§ Material
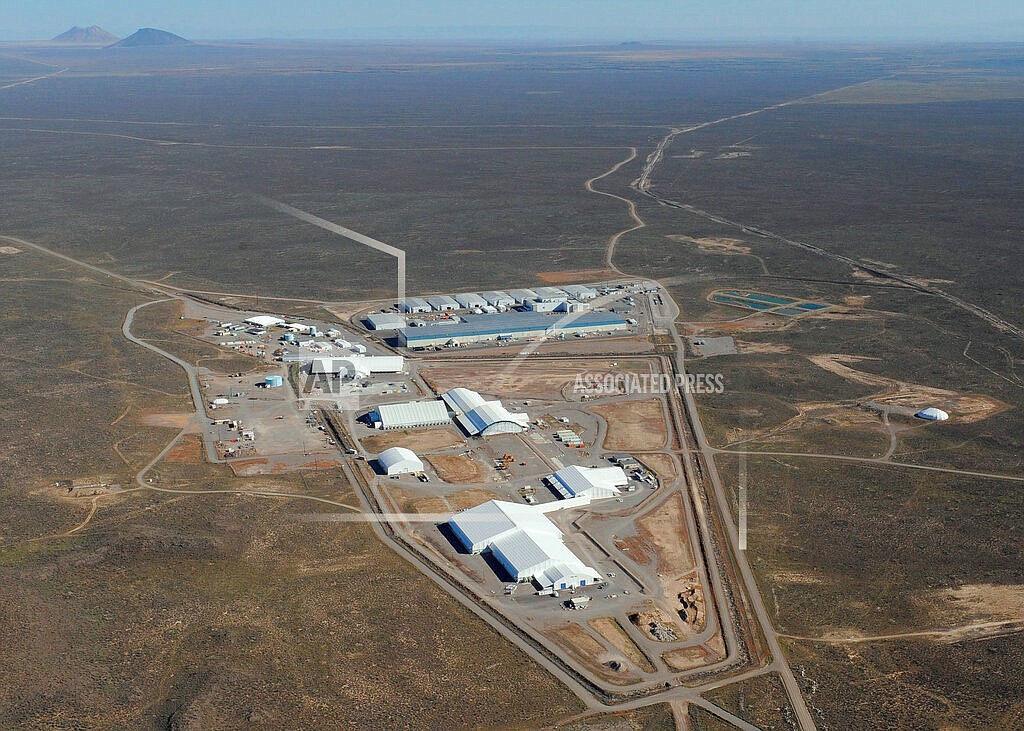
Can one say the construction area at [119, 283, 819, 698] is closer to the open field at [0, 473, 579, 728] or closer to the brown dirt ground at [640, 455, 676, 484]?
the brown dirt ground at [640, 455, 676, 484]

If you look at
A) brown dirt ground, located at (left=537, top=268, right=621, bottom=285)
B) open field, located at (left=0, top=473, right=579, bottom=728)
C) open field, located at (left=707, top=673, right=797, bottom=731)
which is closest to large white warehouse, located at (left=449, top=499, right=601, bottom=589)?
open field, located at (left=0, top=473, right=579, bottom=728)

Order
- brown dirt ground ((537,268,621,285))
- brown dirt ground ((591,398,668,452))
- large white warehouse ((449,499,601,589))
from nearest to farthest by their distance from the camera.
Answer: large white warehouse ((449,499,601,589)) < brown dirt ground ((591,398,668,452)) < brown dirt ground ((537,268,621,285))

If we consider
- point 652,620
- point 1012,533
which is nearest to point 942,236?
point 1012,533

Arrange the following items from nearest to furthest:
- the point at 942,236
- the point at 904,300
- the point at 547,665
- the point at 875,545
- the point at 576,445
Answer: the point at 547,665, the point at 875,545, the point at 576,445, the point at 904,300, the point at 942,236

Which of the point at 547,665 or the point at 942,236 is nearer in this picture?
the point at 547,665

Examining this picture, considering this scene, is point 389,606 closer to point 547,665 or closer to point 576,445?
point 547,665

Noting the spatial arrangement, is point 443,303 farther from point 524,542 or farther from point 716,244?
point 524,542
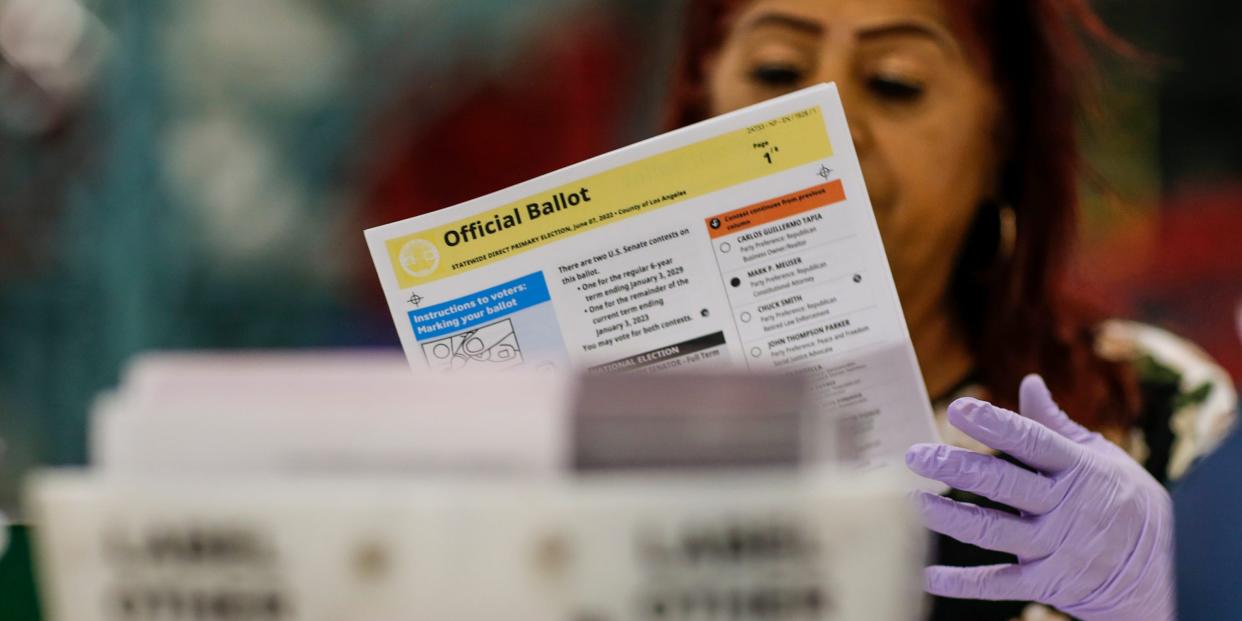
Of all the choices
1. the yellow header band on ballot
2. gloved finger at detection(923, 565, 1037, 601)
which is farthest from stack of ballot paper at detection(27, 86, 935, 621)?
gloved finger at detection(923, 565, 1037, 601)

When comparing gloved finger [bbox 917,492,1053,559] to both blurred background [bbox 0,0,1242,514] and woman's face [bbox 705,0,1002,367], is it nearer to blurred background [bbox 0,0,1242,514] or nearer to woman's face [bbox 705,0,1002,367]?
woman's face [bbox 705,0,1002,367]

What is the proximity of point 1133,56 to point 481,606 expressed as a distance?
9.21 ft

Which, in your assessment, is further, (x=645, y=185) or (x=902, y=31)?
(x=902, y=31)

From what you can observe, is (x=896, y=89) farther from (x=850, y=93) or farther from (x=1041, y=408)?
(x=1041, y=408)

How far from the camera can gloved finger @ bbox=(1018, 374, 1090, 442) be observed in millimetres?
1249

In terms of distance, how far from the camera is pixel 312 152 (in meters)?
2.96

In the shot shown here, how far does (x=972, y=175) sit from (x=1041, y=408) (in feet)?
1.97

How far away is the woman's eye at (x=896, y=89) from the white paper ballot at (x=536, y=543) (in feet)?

---

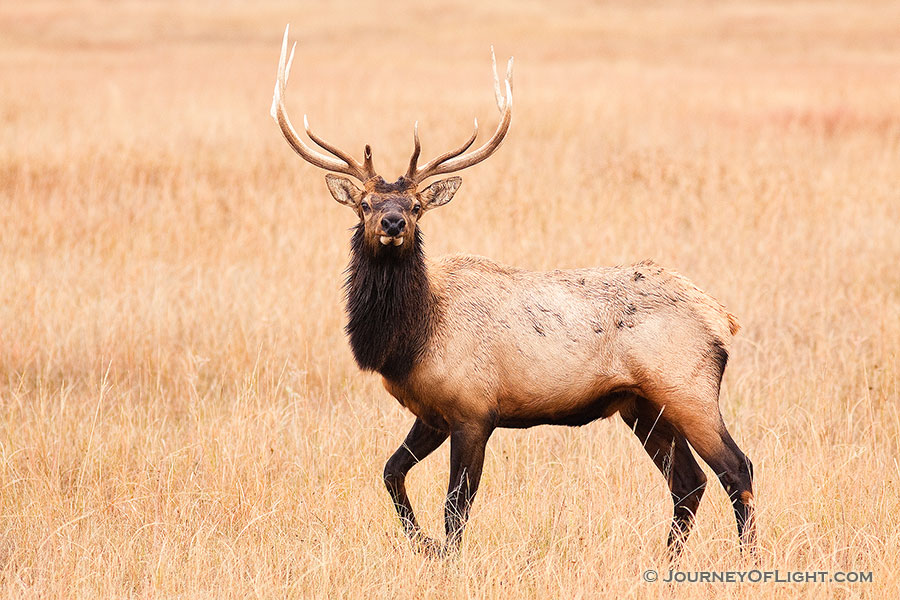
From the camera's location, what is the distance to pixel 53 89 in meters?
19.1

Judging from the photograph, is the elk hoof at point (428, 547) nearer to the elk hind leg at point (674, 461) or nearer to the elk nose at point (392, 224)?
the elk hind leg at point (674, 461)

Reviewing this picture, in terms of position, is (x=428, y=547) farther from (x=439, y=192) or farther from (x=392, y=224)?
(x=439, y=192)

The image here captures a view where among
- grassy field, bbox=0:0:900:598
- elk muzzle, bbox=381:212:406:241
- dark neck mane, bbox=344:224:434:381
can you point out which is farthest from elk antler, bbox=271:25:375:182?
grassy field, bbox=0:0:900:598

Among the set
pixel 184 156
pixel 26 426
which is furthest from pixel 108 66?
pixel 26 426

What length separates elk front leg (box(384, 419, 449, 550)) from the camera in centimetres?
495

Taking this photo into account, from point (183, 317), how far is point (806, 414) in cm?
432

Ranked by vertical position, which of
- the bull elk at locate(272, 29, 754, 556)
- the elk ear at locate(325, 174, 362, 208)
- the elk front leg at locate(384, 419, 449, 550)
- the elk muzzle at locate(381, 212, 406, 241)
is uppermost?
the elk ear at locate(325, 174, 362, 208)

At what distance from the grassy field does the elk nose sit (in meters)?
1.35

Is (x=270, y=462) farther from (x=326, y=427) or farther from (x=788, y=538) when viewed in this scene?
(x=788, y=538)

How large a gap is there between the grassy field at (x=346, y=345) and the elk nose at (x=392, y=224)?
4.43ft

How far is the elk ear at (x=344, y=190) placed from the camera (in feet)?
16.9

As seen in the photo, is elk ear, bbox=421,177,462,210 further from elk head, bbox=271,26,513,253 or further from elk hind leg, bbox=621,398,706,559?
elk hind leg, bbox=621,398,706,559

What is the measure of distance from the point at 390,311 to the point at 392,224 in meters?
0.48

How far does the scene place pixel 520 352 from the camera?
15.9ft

...

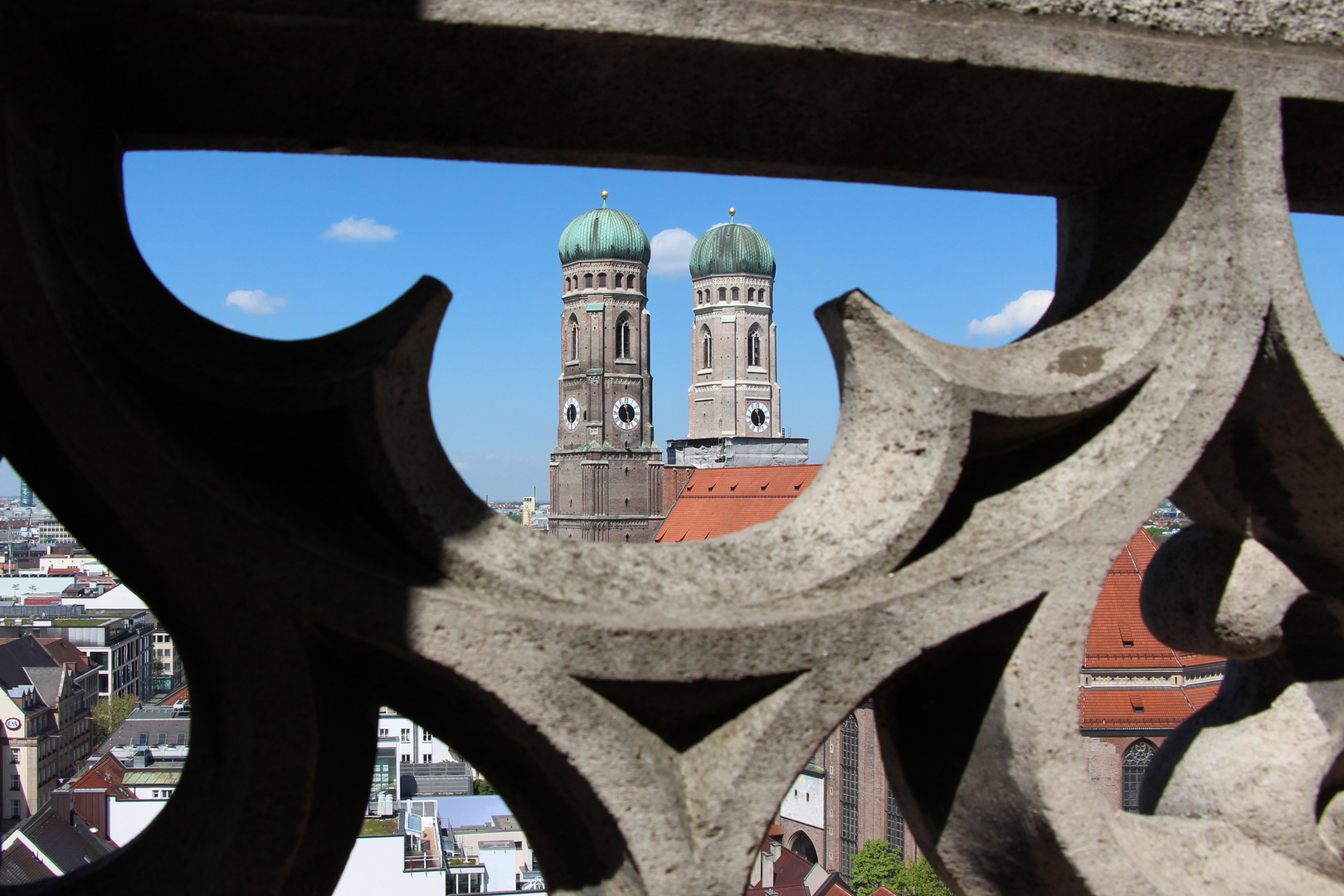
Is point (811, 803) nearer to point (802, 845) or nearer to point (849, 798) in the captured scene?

§ The request
Update the entries between the line holding "Can one say" and the line holding "Answer: the point", inclusive, by changing "construction area" to "building site" and leaving everything else the same. Give back only those lines.

§ Correct result
Can one say the building site at [119, 283, 819, 698] is closer to the open field at [0, 473, 579, 728] or closer to the brown dirt ground at [640, 455, 676, 484]?
the brown dirt ground at [640, 455, 676, 484]

If you look at
A) brown dirt ground, located at (left=537, top=268, right=621, bottom=285)
B) open field, located at (left=0, top=473, right=579, bottom=728)
C) open field, located at (left=707, top=673, right=797, bottom=731)
which is closest to large white warehouse, located at (left=449, top=499, right=601, bottom=589)?
open field, located at (left=0, top=473, right=579, bottom=728)

Order
- brown dirt ground ((537,268,621,285))
- brown dirt ground ((591,398,668,452))
- large white warehouse ((449,499,601,589))
from nearest to farthest by their distance from the camera.
Answer: large white warehouse ((449,499,601,589)) < brown dirt ground ((591,398,668,452)) < brown dirt ground ((537,268,621,285))

If we consider
- point 652,620
- point 1012,533
which is nearest to point 942,236?
point 1012,533

Arrange the following items from nearest to furthest:
- the point at 942,236
- the point at 904,300
- the point at 547,665
- the point at 875,545
- the point at 576,445
Answer: the point at 547,665, the point at 875,545, the point at 576,445, the point at 904,300, the point at 942,236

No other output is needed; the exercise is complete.